I was reminded that impeller (missile) drives don't pay attention to relativity recently in another thread when crunching numbers for the 4th drives on the new system defense missiles.Kytheros wrote:Bill Woods wrote:You know ... I've been playing with the numbers, and it turns out Mr. Weber also doesn't get this right. For single-drive missiles, Newtonian physics is fine, but for 2DMs and 3DMs, it's noticeably off. As far as the plots go, this isn't a problem, since the missiles should have even greater range than stated, though they shouldn't go so fast.
You aren't the first to note this irregularity. Acceleration under impeller drive appears to ignore relativistic effects on the acceleration math, whilst the time dilation effects still happen(at least, they do while under sails, per HotQ).

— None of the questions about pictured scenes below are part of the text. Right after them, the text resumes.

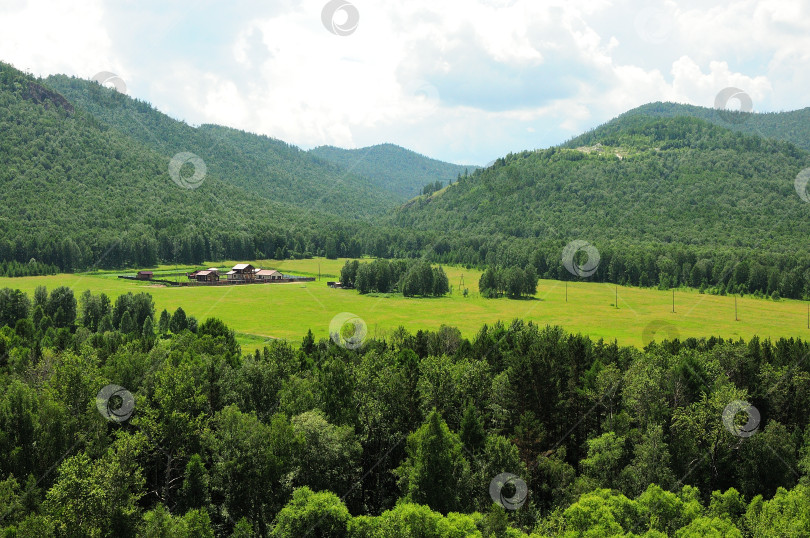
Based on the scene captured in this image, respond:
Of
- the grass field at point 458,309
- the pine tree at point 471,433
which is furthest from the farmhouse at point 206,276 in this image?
the pine tree at point 471,433

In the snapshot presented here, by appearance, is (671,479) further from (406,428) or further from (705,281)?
(705,281)

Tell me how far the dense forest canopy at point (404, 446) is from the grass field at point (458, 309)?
36942mm

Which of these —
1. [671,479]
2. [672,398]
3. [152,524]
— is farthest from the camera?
[672,398]

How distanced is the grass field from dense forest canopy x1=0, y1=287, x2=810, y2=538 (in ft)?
121

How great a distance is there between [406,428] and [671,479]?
61.7ft

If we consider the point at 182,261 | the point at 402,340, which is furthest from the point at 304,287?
the point at 402,340

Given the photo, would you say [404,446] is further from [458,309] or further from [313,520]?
[458,309]

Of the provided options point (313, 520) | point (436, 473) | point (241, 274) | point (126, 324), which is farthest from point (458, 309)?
point (313, 520)

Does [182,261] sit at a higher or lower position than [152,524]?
higher

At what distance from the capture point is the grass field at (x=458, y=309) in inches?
3898

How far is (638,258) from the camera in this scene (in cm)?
17762

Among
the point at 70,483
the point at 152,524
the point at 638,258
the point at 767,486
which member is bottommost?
the point at 767,486

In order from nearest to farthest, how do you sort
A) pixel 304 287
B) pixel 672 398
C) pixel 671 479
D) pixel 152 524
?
pixel 152 524, pixel 671 479, pixel 672 398, pixel 304 287

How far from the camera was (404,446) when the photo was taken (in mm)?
43781
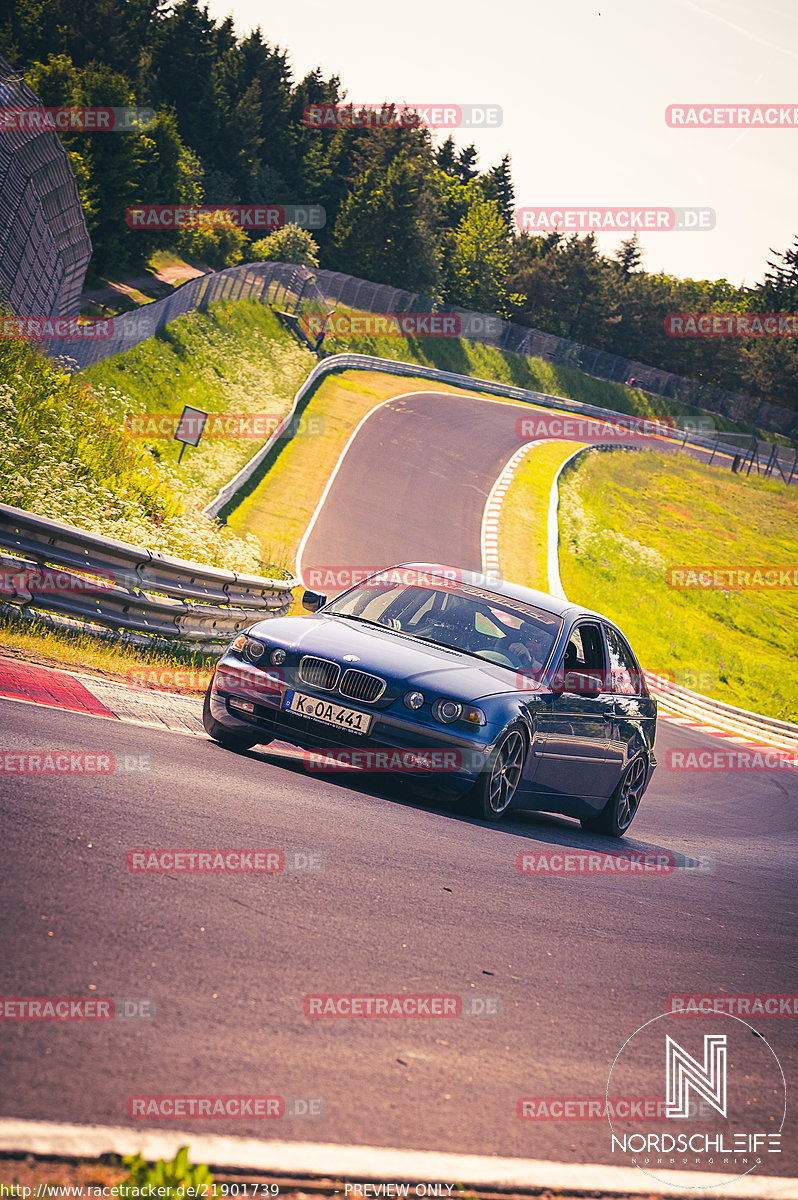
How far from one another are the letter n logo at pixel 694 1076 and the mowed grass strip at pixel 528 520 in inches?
855

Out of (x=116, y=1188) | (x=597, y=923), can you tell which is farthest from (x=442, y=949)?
(x=116, y=1188)

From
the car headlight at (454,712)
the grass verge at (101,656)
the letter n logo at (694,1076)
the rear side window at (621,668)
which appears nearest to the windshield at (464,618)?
the rear side window at (621,668)

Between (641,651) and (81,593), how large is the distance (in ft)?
64.0

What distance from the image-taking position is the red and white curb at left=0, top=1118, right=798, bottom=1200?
8.87 feet

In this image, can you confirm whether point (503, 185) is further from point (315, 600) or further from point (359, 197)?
point (315, 600)

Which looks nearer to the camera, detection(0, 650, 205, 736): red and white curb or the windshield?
detection(0, 650, 205, 736): red and white curb

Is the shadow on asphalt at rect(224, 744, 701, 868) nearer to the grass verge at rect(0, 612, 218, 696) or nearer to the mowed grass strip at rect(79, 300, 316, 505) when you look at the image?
the grass verge at rect(0, 612, 218, 696)

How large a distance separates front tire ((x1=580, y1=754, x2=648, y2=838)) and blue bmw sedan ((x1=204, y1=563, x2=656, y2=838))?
20 mm

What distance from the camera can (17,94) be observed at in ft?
52.8

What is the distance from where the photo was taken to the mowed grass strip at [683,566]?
2864cm

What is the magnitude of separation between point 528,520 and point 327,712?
1052 inches

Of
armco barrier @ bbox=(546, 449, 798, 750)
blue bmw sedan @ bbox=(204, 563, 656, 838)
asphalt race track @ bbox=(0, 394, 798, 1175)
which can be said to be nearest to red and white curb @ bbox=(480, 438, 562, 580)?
armco barrier @ bbox=(546, 449, 798, 750)

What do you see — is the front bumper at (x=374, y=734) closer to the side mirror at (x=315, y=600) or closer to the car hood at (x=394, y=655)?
the car hood at (x=394, y=655)

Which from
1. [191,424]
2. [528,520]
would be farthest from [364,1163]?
[528,520]
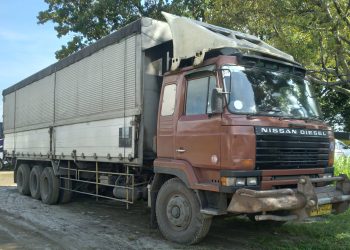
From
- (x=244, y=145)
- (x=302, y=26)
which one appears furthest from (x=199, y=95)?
(x=302, y=26)

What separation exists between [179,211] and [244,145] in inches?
67.7

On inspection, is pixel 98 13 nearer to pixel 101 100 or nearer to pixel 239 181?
pixel 101 100

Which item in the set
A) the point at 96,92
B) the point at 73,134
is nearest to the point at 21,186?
the point at 73,134

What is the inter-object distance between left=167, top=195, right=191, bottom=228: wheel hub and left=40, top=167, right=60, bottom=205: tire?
5442 millimetres

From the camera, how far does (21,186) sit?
14695mm

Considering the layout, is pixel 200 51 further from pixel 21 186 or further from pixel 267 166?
pixel 21 186

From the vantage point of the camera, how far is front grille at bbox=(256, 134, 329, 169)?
6703mm

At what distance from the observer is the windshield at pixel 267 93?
684 centimetres

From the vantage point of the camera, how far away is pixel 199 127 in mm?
7152

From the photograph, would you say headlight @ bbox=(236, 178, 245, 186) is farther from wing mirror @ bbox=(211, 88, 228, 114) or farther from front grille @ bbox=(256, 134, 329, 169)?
wing mirror @ bbox=(211, 88, 228, 114)

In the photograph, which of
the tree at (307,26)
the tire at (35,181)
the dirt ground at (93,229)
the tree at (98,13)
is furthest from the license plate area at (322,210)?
the tree at (98,13)

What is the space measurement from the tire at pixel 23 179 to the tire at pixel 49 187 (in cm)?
145

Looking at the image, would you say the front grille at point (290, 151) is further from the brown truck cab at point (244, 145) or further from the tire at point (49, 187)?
the tire at point (49, 187)

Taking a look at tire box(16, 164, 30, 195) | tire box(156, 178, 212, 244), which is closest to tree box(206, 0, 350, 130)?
tire box(156, 178, 212, 244)
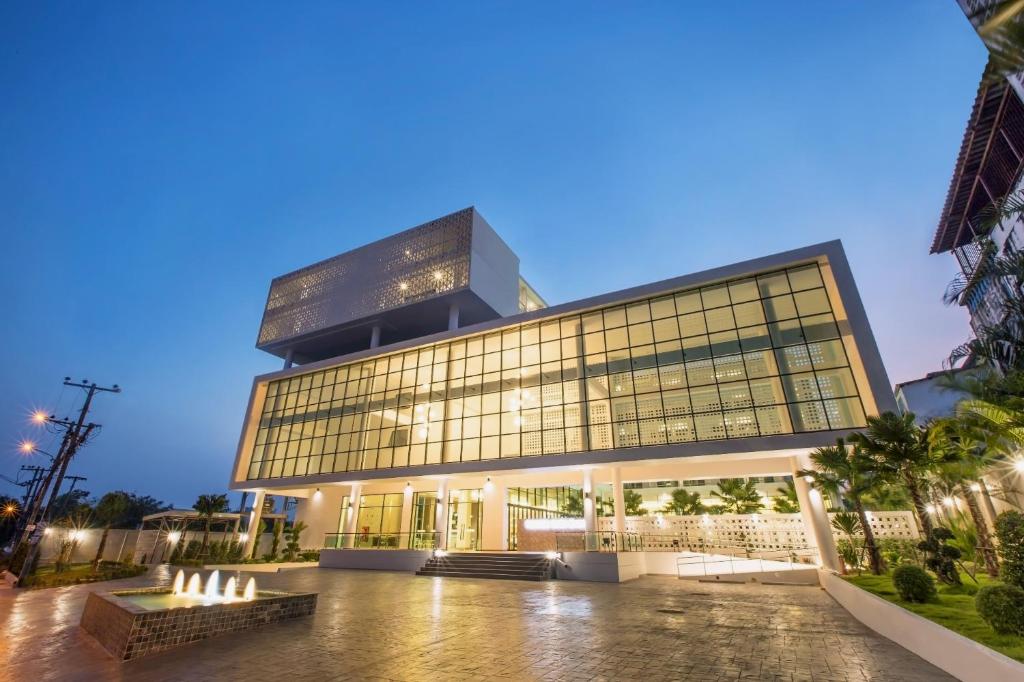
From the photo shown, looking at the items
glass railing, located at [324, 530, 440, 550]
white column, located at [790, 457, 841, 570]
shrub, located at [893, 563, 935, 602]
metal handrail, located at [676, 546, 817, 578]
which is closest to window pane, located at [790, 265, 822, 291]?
white column, located at [790, 457, 841, 570]

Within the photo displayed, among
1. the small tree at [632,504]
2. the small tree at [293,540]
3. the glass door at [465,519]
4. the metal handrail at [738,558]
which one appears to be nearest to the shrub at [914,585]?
the metal handrail at [738,558]

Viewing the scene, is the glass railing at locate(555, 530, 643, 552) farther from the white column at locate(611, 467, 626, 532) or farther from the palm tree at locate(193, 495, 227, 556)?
the palm tree at locate(193, 495, 227, 556)

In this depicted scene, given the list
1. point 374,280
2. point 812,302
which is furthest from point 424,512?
point 812,302

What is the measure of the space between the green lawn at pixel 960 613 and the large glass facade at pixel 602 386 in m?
9.54

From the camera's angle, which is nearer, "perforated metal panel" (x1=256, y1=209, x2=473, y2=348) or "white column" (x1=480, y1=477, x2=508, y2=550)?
"white column" (x1=480, y1=477, x2=508, y2=550)

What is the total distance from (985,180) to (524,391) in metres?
29.9

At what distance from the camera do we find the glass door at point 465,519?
28816 millimetres

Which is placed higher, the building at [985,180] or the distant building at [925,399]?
the building at [985,180]

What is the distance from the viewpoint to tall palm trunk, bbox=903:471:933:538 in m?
11.1

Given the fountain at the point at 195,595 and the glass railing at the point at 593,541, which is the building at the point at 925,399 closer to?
the glass railing at the point at 593,541

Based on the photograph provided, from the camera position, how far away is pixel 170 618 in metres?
6.88

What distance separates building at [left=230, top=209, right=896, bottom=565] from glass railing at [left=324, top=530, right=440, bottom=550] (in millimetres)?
102

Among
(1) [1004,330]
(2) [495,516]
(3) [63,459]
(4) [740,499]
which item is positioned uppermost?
(1) [1004,330]

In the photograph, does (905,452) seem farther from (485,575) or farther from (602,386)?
(485,575)
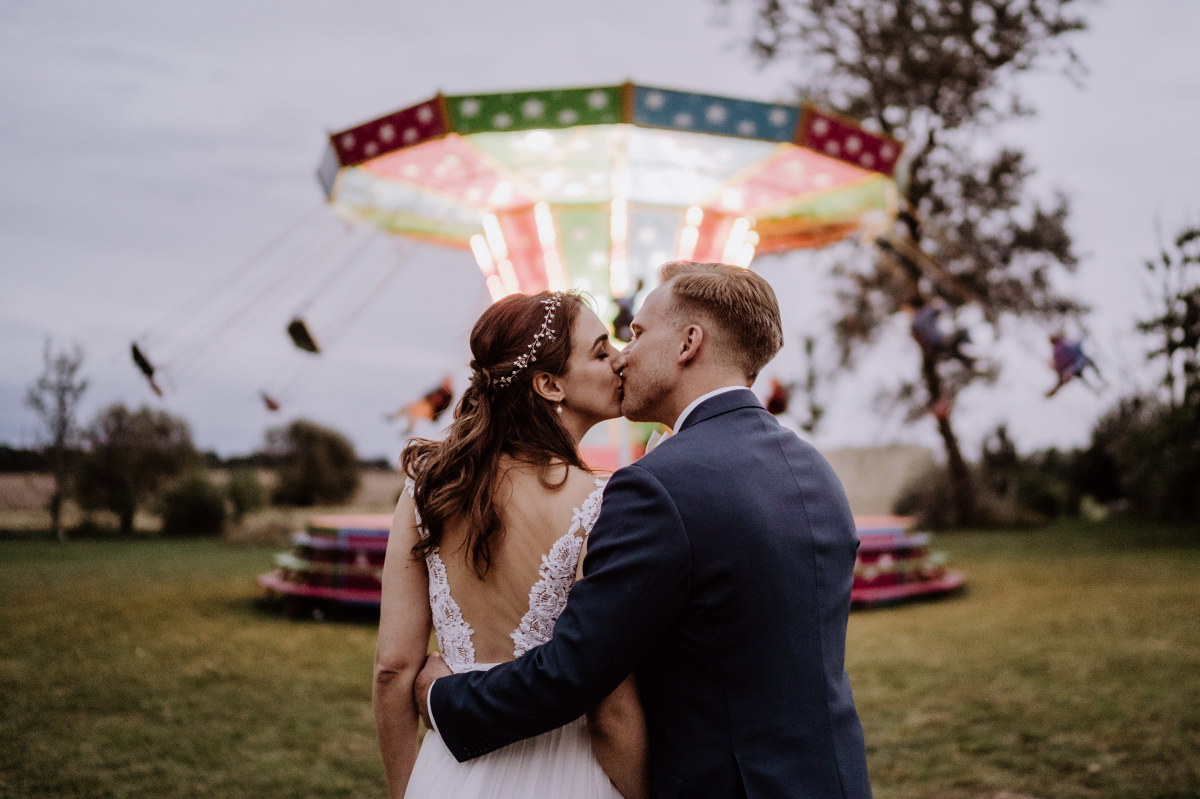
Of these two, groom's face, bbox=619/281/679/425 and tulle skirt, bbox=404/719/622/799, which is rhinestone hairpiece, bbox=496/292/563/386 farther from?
tulle skirt, bbox=404/719/622/799

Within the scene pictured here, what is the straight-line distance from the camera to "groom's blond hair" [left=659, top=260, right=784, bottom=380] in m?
1.94

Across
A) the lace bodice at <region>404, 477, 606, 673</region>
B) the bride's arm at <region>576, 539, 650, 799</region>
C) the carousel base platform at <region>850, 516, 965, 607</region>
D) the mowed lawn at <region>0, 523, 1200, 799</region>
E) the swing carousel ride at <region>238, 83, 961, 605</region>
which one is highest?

It is possible that the impeller drive, bending space as it does, is in effect, something like an alcubeirre drive or the Path of the Fury-verse Fasset drives at velocities approaching c, but there's not really any support for that other than ignoring relativistic effects on acceleration, and even if that bit of speculation is viable, there would be no way to test it - particle and radiation shielding wouldn't support those velocities, and you'd blow up your testing platform in short order.
For those RFC will most likely have to do something about relativity because their straight line terminal velocity, if you ignore relativity, is greater than c. And we can't have that.
Though we speculated that he may just do a quick & dirty fix by revealing a 'speed limit' on missiles -- similar to (but obviously higher than) the 0.8c (n-space) limit rad-shielding imposes on manned ships.